“Israel Smears Muslim Presence in Europe”

Israel’s role as one of the major contributors to the rise in global Islamophobia was further highlighted this week when the self-proclaimed Jewish state, founded through ethnic cleansing and settler colonialism, described the presence of Muslims in Europe as the “true face of colonization''.

The incendiary statement came in a tweet from the Israeli government’s Arabic-language Twitter account. Referring to the increase in mosques across Europe, from fewer than 100 in 1980 to more than 20,000 today, the post framed this demographic and religious presence as a looming threat.

Israel’s tweet went on to describe mosques as breeding grounds for violence and hate, and Muslims as an ungrateful and hostile population, accusing them of forming a “fifth column” within European societies.

“In the year 1980, there were only fewer than a hundred mosques in Europe. As for today, there are more than 20 thousand mosques. This is the true face of colonization”, said the tweet.

While the Israeli government’s tweet paints the growth of Europe’s Muslim population as a threat and labels it “the true face of colonization”, the facts tell a different story.

According to Pew Research, Muslims make up just 4.9 per cent of the European population, with approximately 25.8 million individuals across 30 countries.

The statement from the Israeli account, coming from a state responsible for decades of military occupation, forced displacement, apartheid and genocide drew immediate condemnation.

Observers noted the chilling resemblance between Israel’s rhetoric and the racist “Great Replacement” theory promoted by far-right groups across Europe and North America.

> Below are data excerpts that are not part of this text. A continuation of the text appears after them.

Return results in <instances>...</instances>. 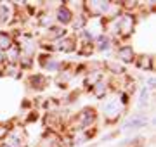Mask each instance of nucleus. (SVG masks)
<instances>
[{"label":"nucleus","instance_id":"f257e3e1","mask_svg":"<svg viewBox=\"0 0 156 147\" xmlns=\"http://www.w3.org/2000/svg\"><path fill=\"white\" fill-rule=\"evenodd\" d=\"M97 119H99V113L94 106H85L82 108L78 113L73 114L71 121L66 125L64 132H73V130H89V128H94L97 125Z\"/></svg>","mask_w":156,"mask_h":147},{"label":"nucleus","instance_id":"f03ea898","mask_svg":"<svg viewBox=\"0 0 156 147\" xmlns=\"http://www.w3.org/2000/svg\"><path fill=\"white\" fill-rule=\"evenodd\" d=\"M35 62L49 74L61 73V69L64 68V64H66L64 61H61V59L57 57V54H49V52H38V54L35 56Z\"/></svg>","mask_w":156,"mask_h":147},{"label":"nucleus","instance_id":"7ed1b4c3","mask_svg":"<svg viewBox=\"0 0 156 147\" xmlns=\"http://www.w3.org/2000/svg\"><path fill=\"white\" fill-rule=\"evenodd\" d=\"M123 113H125V108L118 102L116 95L109 99V101L102 102V118H104L106 125L118 123L120 119H123Z\"/></svg>","mask_w":156,"mask_h":147},{"label":"nucleus","instance_id":"20e7f679","mask_svg":"<svg viewBox=\"0 0 156 147\" xmlns=\"http://www.w3.org/2000/svg\"><path fill=\"white\" fill-rule=\"evenodd\" d=\"M116 19H118V29H120V40L125 42L134 35L135 28H137V14L123 11Z\"/></svg>","mask_w":156,"mask_h":147},{"label":"nucleus","instance_id":"39448f33","mask_svg":"<svg viewBox=\"0 0 156 147\" xmlns=\"http://www.w3.org/2000/svg\"><path fill=\"white\" fill-rule=\"evenodd\" d=\"M0 145L4 147H26V133H24V128L23 126H14L11 125V128L7 132V135L4 137V140Z\"/></svg>","mask_w":156,"mask_h":147},{"label":"nucleus","instance_id":"423d86ee","mask_svg":"<svg viewBox=\"0 0 156 147\" xmlns=\"http://www.w3.org/2000/svg\"><path fill=\"white\" fill-rule=\"evenodd\" d=\"M109 0H83V12L89 17H102L106 16Z\"/></svg>","mask_w":156,"mask_h":147},{"label":"nucleus","instance_id":"0eeeda50","mask_svg":"<svg viewBox=\"0 0 156 147\" xmlns=\"http://www.w3.org/2000/svg\"><path fill=\"white\" fill-rule=\"evenodd\" d=\"M42 123H44V126L47 128L45 132H54V133H62L64 132V128H66V125H64V121L61 119V116H59V111H47V113L42 116Z\"/></svg>","mask_w":156,"mask_h":147},{"label":"nucleus","instance_id":"6e6552de","mask_svg":"<svg viewBox=\"0 0 156 147\" xmlns=\"http://www.w3.org/2000/svg\"><path fill=\"white\" fill-rule=\"evenodd\" d=\"M147 125H149V116H147V113L139 111V113L130 114L128 118L123 119L122 130L123 132H127V130H140V128H146Z\"/></svg>","mask_w":156,"mask_h":147},{"label":"nucleus","instance_id":"1a4fd4ad","mask_svg":"<svg viewBox=\"0 0 156 147\" xmlns=\"http://www.w3.org/2000/svg\"><path fill=\"white\" fill-rule=\"evenodd\" d=\"M26 87L33 92H44L50 83V78L45 73H30L24 76Z\"/></svg>","mask_w":156,"mask_h":147},{"label":"nucleus","instance_id":"9d476101","mask_svg":"<svg viewBox=\"0 0 156 147\" xmlns=\"http://www.w3.org/2000/svg\"><path fill=\"white\" fill-rule=\"evenodd\" d=\"M135 50L134 47L130 45V43H120V45L116 47V50H115V61H118L120 64H123L125 68L127 66H130V64H134L135 61Z\"/></svg>","mask_w":156,"mask_h":147},{"label":"nucleus","instance_id":"9b49d317","mask_svg":"<svg viewBox=\"0 0 156 147\" xmlns=\"http://www.w3.org/2000/svg\"><path fill=\"white\" fill-rule=\"evenodd\" d=\"M76 47H78V40L75 35H66L64 38L57 40L52 43V50L54 54H73V52H76Z\"/></svg>","mask_w":156,"mask_h":147},{"label":"nucleus","instance_id":"f8f14e48","mask_svg":"<svg viewBox=\"0 0 156 147\" xmlns=\"http://www.w3.org/2000/svg\"><path fill=\"white\" fill-rule=\"evenodd\" d=\"M71 19H73L71 9L66 5V0H62L61 5H57L56 9H54V21H56V24L61 26V28H69Z\"/></svg>","mask_w":156,"mask_h":147},{"label":"nucleus","instance_id":"ddd939ff","mask_svg":"<svg viewBox=\"0 0 156 147\" xmlns=\"http://www.w3.org/2000/svg\"><path fill=\"white\" fill-rule=\"evenodd\" d=\"M102 69H104L106 76H111V78H118V76L127 74V68L123 64H120L118 61H115V59H104L102 61Z\"/></svg>","mask_w":156,"mask_h":147},{"label":"nucleus","instance_id":"4468645a","mask_svg":"<svg viewBox=\"0 0 156 147\" xmlns=\"http://www.w3.org/2000/svg\"><path fill=\"white\" fill-rule=\"evenodd\" d=\"M66 35H69V29L68 28H61V26H57V24H52L50 28L44 29V36H42V42H49V43H54L57 40L64 38Z\"/></svg>","mask_w":156,"mask_h":147},{"label":"nucleus","instance_id":"2eb2a0df","mask_svg":"<svg viewBox=\"0 0 156 147\" xmlns=\"http://www.w3.org/2000/svg\"><path fill=\"white\" fill-rule=\"evenodd\" d=\"M106 76V73H104V69H87L83 73V87L85 90H89L95 85V83H99L101 80Z\"/></svg>","mask_w":156,"mask_h":147},{"label":"nucleus","instance_id":"dca6fc26","mask_svg":"<svg viewBox=\"0 0 156 147\" xmlns=\"http://www.w3.org/2000/svg\"><path fill=\"white\" fill-rule=\"evenodd\" d=\"M134 66L139 71L151 73V71H154V57L151 56V54H139V56H135Z\"/></svg>","mask_w":156,"mask_h":147},{"label":"nucleus","instance_id":"f3484780","mask_svg":"<svg viewBox=\"0 0 156 147\" xmlns=\"http://www.w3.org/2000/svg\"><path fill=\"white\" fill-rule=\"evenodd\" d=\"M90 94L95 97V99H99V101H104L109 94H111V88H109V81H108V76L101 80L99 83H95L92 88H90Z\"/></svg>","mask_w":156,"mask_h":147},{"label":"nucleus","instance_id":"a211bd4d","mask_svg":"<svg viewBox=\"0 0 156 147\" xmlns=\"http://www.w3.org/2000/svg\"><path fill=\"white\" fill-rule=\"evenodd\" d=\"M87 24H89V16L85 12H76V14H73V19H71L68 29L73 31V33H78V31L87 28Z\"/></svg>","mask_w":156,"mask_h":147},{"label":"nucleus","instance_id":"6ab92c4d","mask_svg":"<svg viewBox=\"0 0 156 147\" xmlns=\"http://www.w3.org/2000/svg\"><path fill=\"white\" fill-rule=\"evenodd\" d=\"M71 135V140L75 145H80V144H87V142L95 135V128H89V130H73L69 132Z\"/></svg>","mask_w":156,"mask_h":147},{"label":"nucleus","instance_id":"aec40b11","mask_svg":"<svg viewBox=\"0 0 156 147\" xmlns=\"http://www.w3.org/2000/svg\"><path fill=\"white\" fill-rule=\"evenodd\" d=\"M14 7L11 2H0V24H11L14 21Z\"/></svg>","mask_w":156,"mask_h":147},{"label":"nucleus","instance_id":"412c9836","mask_svg":"<svg viewBox=\"0 0 156 147\" xmlns=\"http://www.w3.org/2000/svg\"><path fill=\"white\" fill-rule=\"evenodd\" d=\"M151 94H153V92H149L146 87H140V88H139V101H137V109H139V111L146 113V109L149 108Z\"/></svg>","mask_w":156,"mask_h":147},{"label":"nucleus","instance_id":"4be33fe9","mask_svg":"<svg viewBox=\"0 0 156 147\" xmlns=\"http://www.w3.org/2000/svg\"><path fill=\"white\" fill-rule=\"evenodd\" d=\"M4 59H5V64H19V59H21V50L19 47L14 43L12 47H9L5 52H4Z\"/></svg>","mask_w":156,"mask_h":147},{"label":"nucleus","instance_id":"5701e85b","mask_svg":"<svg viewBox=\"0 0 156 147\" xmlns=\"http://www.w3.org/2000/svg\"><path fill=\"white\" fill-rule=\"evenodd\" d=\"M37 23H38V26H42L44 29L50 28L52 24H56V21H54V12H50L49 9L44 12H40L38 16H37Z\"/></svg>","mask_w":156,"mask_h":147},{"label":"nucleus","instance_id":"b1692460","mask_svg":"<svg viewBox=\"0 0 156 147\" xmlns=\"http://www.w3.org/2000/svg\"><path fill=\"white\" fill-rule=\"evenodd\" d=\"M0 74H4V76H11V78H23V71L19 69L17 64H4L2 68H0Z\"/></svg>","mask_w":156,"mask_h":147},{"label":"nucleus","instance_id":"393cba45","mask_svg":"<svg viewBox=\"0 0 156 147\" xmlns=\"http://www.w3.org/2000/svg\"><path fill=\"white\" fill-rule=\"evenodd\" d=\"M14 45V36L9 31H0V50L5 52L9 47Z\"/></svg>","mask_w":156,"mask_h":147},{"label":"nucleus","instance_id":"a878e982","mask_svg":"<svg viewBox=\"0 0 156 147\" xmlns=\"http://www.w3.org/2000/svg\"><path fill=\"white\" fill-rule=\"evenodd\" d=\"M56 147H75V144H73V140H71V135H69L68 132L59 133V137H57V145Z\"/></svg>","mask_w":156,"mask_h":147},{"label":"nucleus","instance_id":"bb28decb","mask_svg":"<svg viewBox=\"0 0 156 147\" xmlns=\"http://www.w3.org/2000/svg\"><path fill=\"white\" fill-rule=\"evenodd\" d=\"M144 87L149 92H154L156 90V76H153V74H151V76H147V78H146V85Z\"/></svg>","mask_w":156,"mask_h":147},{"label":"nucleus","instance_id":"cd10ccee","mask_svg":"<svg viewBox=\"0 0 156 147\" xmlns=\"http://www.w3.org/2000/svg\"><path fill=\"white\" fill-rule=\"evenodd\" d=\"M11 128V123H0V144L4 140V137L7 135V132Z\"/></svg>","mask_w":156,"mask_h":147},{"label":"nucleus","instance_id":"c85d7f7f","mask_svg":"<svg viewBox=\"0 0 156 147\" xmlns=\"http://www.w3.org/2000/svg\"><path fill=\"white\" fill-rule=\"evenodd\" d=\"M115 137H116V132H111V133L104 135L102 138H101V140H102V142H108V140H111V138H115Z\"/></svg>","mask_w":156,"mask_h":147},{"label":"nucleus","instance_id":"c756f323","mask_svg":"<svg viewBox=\"0 0 156 147\" xmlns=\"http://www.w3.org/2000/svg\"><path fill=\"white\" fill-rule=\"evenodd\" d=\"M30 114H31V116H28V121H35V119H38V114L35 113V111H33V113H30Z\"/></svg>","mask_w":156,"mask_h":147},{"label":"nucleus","instance_id":"7c9ffc66","mask_svg":"<svg viewBox=\"0 0 156 147\" xmlns=\"http://www.w3.org/2000/svg\"><path fill=\"white\" fill-rule=\"evenodd\" d=\"M4 64H5V59H4V52L0 50V68H2Z\"/></svg>","mask_w":156,"mask_h":147}]
</instances>
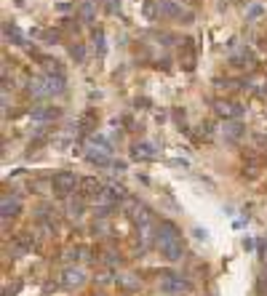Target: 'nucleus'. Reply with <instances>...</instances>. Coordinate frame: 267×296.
<instances>
[{"mask_svg": "<svg viewBox=\"0 0 267 296\" xmlns=\"http://www.w3.org/2000/svg\"><path fill=\"white\" fill-rule=\"evenodd\" d=\"M214 136V123H200V139H211Z\"/></svg>", "mask_w": 267, "mask_h": 296, "instance_id": "5701e85b", "label": "nucleus"}, {"mask_svg": "<svg viewBox=\"0 0 267 296\" xmlns=\"http://www.w3.org/2000/svg\"><path fill=\"white\" fill-rule=\"evenodd\" d=\"M19 211H22V206H19V200L16 198H3V219H8V216H19Z\"/></svg>", "mask_w": 267, "mask_h": 296, "instance_id": "dca6fc26", "label": "nucleus"}, {"mask_svg": "<svg viewBox=\"0 0 267 296\" xmlns=\"http://www.w3.org/2000/svg\"><path fill=\"white\" fill-rule=\"evenodd\" d=\"M83 200L85 198H70L67 200V211H70L72 216H80L83 214Z\"/></svg>", "mask_w": 267, "mask_h": 296, "instance_id": "a211bd4d", "label": "nucleus"}, {"mask_svg": "<svg viewBox=\"0 0 267 296\" xmlns=\"http://www.w3.org/2000/svg\"><path fill=\"white\" fill-rule=\"evenodd\" d=\"M59 115H62L59 107H37V109H32V117L35 120H56Z\"/></svg>", "mask_w": 267, "mask_h": 296, "instance_id": "4468645a", "label": "nucleus"}, {"mask_svg": "<svg viewBox=\"0 0 267 296\" xmlns=\"http://www.w3.org/2000/svg\"><path fill=\"white\" fill-rule=\"evenodd\" d=\"M80 19H83V22H94V3H88V0H85V3L80 6Z\"/></svg>", "mask_w": 267, "mask_h": 296, "instance_id": "412c9836", "label": "nucleus"}, {"mask_svg": "<svg viewBox=\"0 0 267 296\" xmlns=\"http://www.w3.org/2000/svg\"><path fill=\"white\" fill-rule=\"evenodd\" d=\"M46 88H49V96L51 94H62L64 91V75L56 72V75H46Z\"/></svg>", "mask_w": 267, "mask_h": 296, "instance_id": "f8f14e48", "label": "nucleus"}, {"mask_svg": "<svg viewBox=\"0 0 267 296\" xmlns=\"http://www.w3.org/2000/svg\"><path fill=\"white\" fill-rule=\"evenodd\" d=\"M128 277H131V275H126V277H123L120 283L126 285V288H137V285H139V280H128Z\"/></svg>", "mask_w": 267, "mask_h": 296, "instance_id": "393cba45", "label": "nucleus"}, {"mask_svg": "<svg viewBox=\"0 0 267 296\" xmlns=\"http://www.w3.org/2000/svg\"><path fill=\"white\" fill-rule=\"evenodd\" d=\"M85 158H88V163H94V165H110V150H88L85 152Z\"/></svg>", "mask_w": 267, "mask_h": 296, "instance_id": "ddd939ff", "label": "nucleus"}, {"mask_svg": "<svg viewBox=\"0 0 267 296\" xmlns=\"http://www.w3.org/2000/svg\"><path fill=\"white\" fill-rule=\"evenodd\" d=\"M118 8V0H107V11H115Z\"/></svg>", "mask_w": 267, "mask_h": 296, "instance_id": "a878e982", "label": "nucleus"}, {"mask_svg": "<svg viewBox=\"0 0 267 296\" xmlns=\"http://www.w3.org/2000/svg\"><path fill=\"white\" fill-rule=\"evenodd\" d=\"M83 280H85V275L80 270H72V267H70V270L62 272V285H64V288H80Z\"/></svg>", "mask_w": 267, "mask_h": 296, "instance_id": "6e6552de", "label": "nucleus"}, {"mask_svg": "<svg viewBox=\"0 0 267 296\" xmlns=\"http://www.w3.org/2000/svg\"><path fill=\"white\" fill-rule=\"evenodd\" d=\"M256 16H262V6H251L249 8V19H256Z\"/></svg>", "mask_w": 267, "mask_h": 296, "instance_id": "b1692460", "label": "nucleus"}, {"mask_svg": "<svg viewBox=\"0 0 267 296\" xmlns=\"http://www.w3.org/2000/svg\"><path fill=\"white\" fill-rule=\"evenodd\" d=\"M246 134V128L241 120H225V139H230V142H238Z\"/></svg>", "mask_w": 267, "mask_h": 296, "instance_id": "1a4fd4ad", "label": "nucleus"}, {"mask_svg": "<svg viewBox=\"0 0 267 296\" xmlns=\"http://www.w3.org/2000/svg\"><path fill=\"white\" fill-rule=\"evenodd\" d=\"M214 112L219 117H225V120H238L243 115V107L238 104V101H227V99H219L216 104H214Z\"/></svg>", "mask_w": 267, "mask_h": 296, "instance_id": "20e7f679", "label": "nucleus"}, {"mask_svg": "<svg viewBox=\"0 0 267 296\" xmlns=\"http://www.w3.org/2000/svg\"><path fill=\"white\" fill-rule=\"evenodd\" d=\"M40 64L46 67V72H49V75H56V72H62L59 62H56V59H51V56H40Z\"/></svg>", "mask_w": 267, "mask_h": 296, "instance_id": "6ab92c4d", "label": "nucleus"}, {"mask_svg": "<svg viewBox=\"0 0 267 296\" xmlns=\"http://www.w3.org/2000/svg\"><path fill=\"white\" fill-rule=\"evenodd\" d=\"M131 158L134 160H155L158 158V150L150 142H139V144L131 147Z\"/></svg>", "mask_w": 267, "mask_h": 296, "instance_id": "0eeeda50", "label": "nucleus"}, {"mask_svg": "<svg viewBox=\"0 0 267 296\" xmlns=\"http://www.w3.org/2000/svg\"><path fill=\"white\" fill-rule=\"evenodd\" d=\"M32 246H35L32 232H19V235H16V248H19V251H30Z\"/></svg>", "mask_w": 267, "mask_h": 296, "instance_id": "f3484780", "label": "nucleus"}, {"mask_svg": "<svg viewBox=\"0 0 267 296\" xmlns=\"http://www.w3.org/2000/svg\"><path fill=\"white\" fill-rule=\"evenodd\" d=\"M142 14H145L147 22H155L160 16V0H145V6H142Z\"/></svg>", "mask_w": 267, "mask_h": 296, "instance_id": "2eb2a0df", "label": "nucleus"}, {"mask_svg": "<svg viewBox=\"0 0 267 296\" xmlns=\"http://www.w3.org/2000/svg\"><path fill=\"white\" fill-rule=\"evenodd\" d=\"M102 184L94 179V176H85V179H80V184H78V192H80V198H94L97 200L99 195H102Z\"/></svg>", "mask_w": 267, "mask_h": 296, "instance_id": "423d86ee", "label": "nucleus"}, {"mask_svg": "<svg viewBox=\"0 0 267 296\" xmlns=\"http://www.w3.org/2000/svg\"><path fill=\"white\" fill-rule=\"evenodd\" d=\"M179 64L190 72V70H195V45L190 38L182 40V45H179Z\"/></svg>", "mask_w": 267, "mask_h": 296, "instance_id": "39448f33", "label": "nucleus"}, {"mask_svg": "<svg viewBox=\"0 0 267 296\" xmlns=\"http://www.w3.org/2000/svg\"><path fill=\"white\" fill-rule=\"evenodd\" d=\"M120 296H128V293H120Z\"/></svg>", "mask_w": 267, "mask_h": 296, "instance_id": "bb28decb", "label": "nucleus"}, {"mask_svg": "<svg viewBox=\"0 0 267 296\" xmlns=\"http://www.w3.org/2000/svg\"><path fill=\"white\" fill-rule=\"evenodd\" d=\"M70 56H72L75 62H78V64H83V59H85V48H83L80 43H75L72 48H70Z\"/></svg>", "mask_w": 267, "mask_h": 296, "instance_id": "4be33fe9", "label": "nucleus"}, {"mask_svg": "<svg viewBox=\"0 0 267 296\" xmlns=\"http://www.w3.org/2000/svg\"><path fill=\"white\" fill-rule=\"evenodd\" d=\"M160 291H166V293H190L193 291V283L185 280L182 275H174V272H168L163 275V283H160Z\"/></svg>", "mask_w": 267, "mask_h": 296, "instance_id": "7ed1b4c3", "label": "nucleus"}, {"mask_svg": "<svg viewBox=\"0 0 267 296\" xmlns=\"http://www.w3.org/2000/svg\"><path fill=\"white\" fill-rule=\"evenodd\" d=\"M155 243L160 248V254H163L168 262H179V259L185 256V246H182V235H179V229L174 221H160L158 224V238Z\"/></svg>", "mask_w": 267, "mask_h": 296, "instance_id": "f257e3e1", "label": "nucleus"}, {"mask_svg": "<svg viewBox=\"0 0 267 296\" xmlns=\"http://www.w3.org/2000/svg\"><path fill=\"white\" fill-rule=\"evenodd\" d=\"M78 184H80V179L75 176L72 171H59V173H54V179H51V190H54V195L67 198Z\"/></svg>", "mask_w": 267, "mask_h": 296, "instance_id": "f03ea898", "label": "nucleus"}, {"mask_svg": "<svg viewBox=\"0 0 267 296\" xmlns=\"http://www.w3.org/2000/svg\"><path fill=\"white\" fill-rule=\"evenodd\" d=\"M78 128H80V134H91L94 128H97V112H94V109L83 112L80 120H78Z\"/></svg>", "mask_w": 267, "mask_h": 296, "instance_id": "9b49d317", "label": "nucleus"}, {"mask_svg": "<svg viewBox=\"0 0 267 296\" xmlns=\"http://www.w3.org/2000/svg\"><path fill=\"white\" fill-rule=\"evenodd\" d=\"M160 16H166V19H182L185 11L174 3V0H160Z\"/></svg>", "mask_w": 267, "mask_h": 296, "instance_id": "9d476101", "label": "nucleus"}, {"mask_svg": "<svg viewBox=\"0 0 267 296\" xmlns=\"http://www.w3.org/2000/svg\"><path fill=\"white\" fill-rule=\"evenodd\" d=\"M94 48H97V53H99V56L104 53V32L99 30V27H97V30H94Z\"/></svg>", "mask_w": 267, "mask_h": 296, "instance_id": "aec40b11", "label": "nucleus"}]
</instances>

The tweet is not an isolated case. Israel and Zionist-aligned organisations have long played a central role in the infrastructure of global Islamophobia. A growing body of research has exposed the ways in which pro-Israel donors, think tanks, and lobbying groups fund anti-Muslim propaganda under the guise of national security or counter-extremism.

This ideological overlap between support for Israel and anti-Muslim racism has become a defining feature of far-right discourse in the West. It serves to legitimise both domestic crackdowns on Muslims and international complicity in Israeli apartheid.

Israeli government’s framing of European Muslims as a colonising force aligns with far-right narratives and obscures the historical realities of settler colonialism in Palestine. The use of such language by an official state account is an example of how Islamophobic rhetoric has been normalised in Israeli political discourse.